The Bloc Quebecois MP who was expelled from her caucus for questioning Quebec’s proposed charter of values has decided to quit the party and stay on as an independent.

“To me, this is a shock to be treated like this,” Maria Mourani said during a news conference on Friday.

She is now wondering whether she has a place in Quebec’s sovereignity movement at all.

“If there’s a (strategy) behind all this, to me, it’s not a good one,” she said. “To me, for years, the independence movement has been trying to include (everyone)”

“Is that time over and done with now? The nationalist movement in Quebec?”

Earlier this week, Mourani warned that Quebec’s proposed charter of values – which would forbid civil servants from wearing visible religious clothing and symbols at work – undermines hard-fought efforts to legitimize the separatist movement.

The policy will only divide Quebec, she reiterated on Friday, adding that people could even lose their jobs.

“I cannot subscribe to such a policy,” she said. “People are afraid, people feel excluded.”

She said the charter is even hurting Quebec’s reputation across Canada and around the world.
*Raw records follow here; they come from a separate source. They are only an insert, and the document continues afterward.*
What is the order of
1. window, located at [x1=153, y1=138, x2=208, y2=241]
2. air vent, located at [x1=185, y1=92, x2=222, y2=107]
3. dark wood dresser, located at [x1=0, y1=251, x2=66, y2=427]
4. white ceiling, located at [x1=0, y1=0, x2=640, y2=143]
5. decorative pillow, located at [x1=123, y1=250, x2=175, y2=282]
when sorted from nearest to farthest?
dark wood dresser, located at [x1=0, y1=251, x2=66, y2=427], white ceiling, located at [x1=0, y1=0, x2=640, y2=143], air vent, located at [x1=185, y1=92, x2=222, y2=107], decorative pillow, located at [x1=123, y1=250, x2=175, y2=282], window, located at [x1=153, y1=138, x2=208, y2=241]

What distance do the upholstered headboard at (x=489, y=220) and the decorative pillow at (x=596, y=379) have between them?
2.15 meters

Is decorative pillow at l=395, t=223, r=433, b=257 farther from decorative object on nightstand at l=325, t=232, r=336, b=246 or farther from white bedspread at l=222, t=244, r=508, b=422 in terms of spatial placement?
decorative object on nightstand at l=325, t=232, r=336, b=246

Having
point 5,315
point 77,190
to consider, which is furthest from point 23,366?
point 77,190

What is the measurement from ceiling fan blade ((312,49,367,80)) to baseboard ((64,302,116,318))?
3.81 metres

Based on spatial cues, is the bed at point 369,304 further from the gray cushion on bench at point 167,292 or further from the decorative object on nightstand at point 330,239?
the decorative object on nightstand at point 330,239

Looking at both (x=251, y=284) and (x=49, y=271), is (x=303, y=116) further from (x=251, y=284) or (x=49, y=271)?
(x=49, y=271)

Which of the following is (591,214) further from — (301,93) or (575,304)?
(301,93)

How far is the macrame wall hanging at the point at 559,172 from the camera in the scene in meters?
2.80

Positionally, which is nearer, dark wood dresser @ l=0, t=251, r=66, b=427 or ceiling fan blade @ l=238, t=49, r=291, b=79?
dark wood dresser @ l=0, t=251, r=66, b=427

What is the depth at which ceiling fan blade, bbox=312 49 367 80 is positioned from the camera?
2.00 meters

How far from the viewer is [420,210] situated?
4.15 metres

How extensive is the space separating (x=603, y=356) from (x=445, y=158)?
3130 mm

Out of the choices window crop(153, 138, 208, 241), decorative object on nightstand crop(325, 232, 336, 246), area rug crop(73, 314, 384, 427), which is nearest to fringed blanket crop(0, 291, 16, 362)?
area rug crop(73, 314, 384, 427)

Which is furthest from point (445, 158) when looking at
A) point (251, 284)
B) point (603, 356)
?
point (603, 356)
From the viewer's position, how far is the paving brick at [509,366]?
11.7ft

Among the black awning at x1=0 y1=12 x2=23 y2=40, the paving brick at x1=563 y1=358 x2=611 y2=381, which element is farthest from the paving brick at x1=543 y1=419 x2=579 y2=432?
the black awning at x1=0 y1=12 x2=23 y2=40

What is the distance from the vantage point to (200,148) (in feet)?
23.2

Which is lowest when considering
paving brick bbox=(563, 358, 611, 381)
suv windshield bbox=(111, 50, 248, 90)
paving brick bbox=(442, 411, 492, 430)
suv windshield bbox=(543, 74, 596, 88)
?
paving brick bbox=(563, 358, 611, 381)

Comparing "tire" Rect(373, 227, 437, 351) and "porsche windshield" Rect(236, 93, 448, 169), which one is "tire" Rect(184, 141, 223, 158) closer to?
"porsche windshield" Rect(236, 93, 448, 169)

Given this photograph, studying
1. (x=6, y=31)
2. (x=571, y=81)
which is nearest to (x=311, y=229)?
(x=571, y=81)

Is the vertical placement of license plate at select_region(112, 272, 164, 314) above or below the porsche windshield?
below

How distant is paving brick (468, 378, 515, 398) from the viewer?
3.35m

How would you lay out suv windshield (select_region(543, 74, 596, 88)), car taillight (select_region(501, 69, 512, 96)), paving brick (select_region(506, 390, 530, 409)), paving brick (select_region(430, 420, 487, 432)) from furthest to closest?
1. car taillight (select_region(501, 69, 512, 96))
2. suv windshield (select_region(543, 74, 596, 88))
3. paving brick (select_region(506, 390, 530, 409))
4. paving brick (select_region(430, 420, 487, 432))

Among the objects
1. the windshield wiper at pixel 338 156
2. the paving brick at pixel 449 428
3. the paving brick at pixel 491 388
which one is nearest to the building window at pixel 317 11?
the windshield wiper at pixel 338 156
“(Quebecors are) being described … as xenophobic, racist,” she said. “We’re being very poorly perceived.”

Bloc Booting

In a statement issued Thursday, Bloc Leader Daniel Paille announced Mourani’s departure from the party's caucus, saying her views “do not reflect the position of the Bloc Quebecois."

"The Quebec Charter of Values, far from being, as stated by Ms. Mourani an electoral process, a grave strategic error of the sovereigntist movement, or worse, a manifestation of ethnic nationalism is, however, a necessary and fundamental approach to the Quebec nation," Paille said.

Politicians of different stripes came to Mourani's defence Thursday.

Francoise David, a member of the legislature for Quebec solidaire, a left-wing sovereigntist party, accused the Bloc of silencing voices of dissent.

"It's as though they're saying, 'There's a dissident voice, a voice that is issuing some warnings against certain aspects of the charter and there's a sovereigntist party that wants to silence this voice'," David said.

"It sends the wrong message...and it shouldn't happen like that."

Quebec Liberal Leader Philippe Couillard accused sovereigntists of extreme rigidity and "absolutism."

"People are talking about fundamentalism these days," he said. "There seems to be another kind that is taking root within the sovereigntist movement. A kind of clerical atmosphere.

"Mme Mourani has been excommunicated and I suppose it will be the same thing for the next heretics."

Bernard Drainville, the Quebec cabinet minister spearheading the values charter, said sovereigntists have every right to disagree with his plan.

"This is their right," Drainville said. "We should accept dissidents, we should accept people who disagree, we should accept all opinions."

With Mourani’s exit, the Bloc’s number of seats in the House of Commons drops from five to four.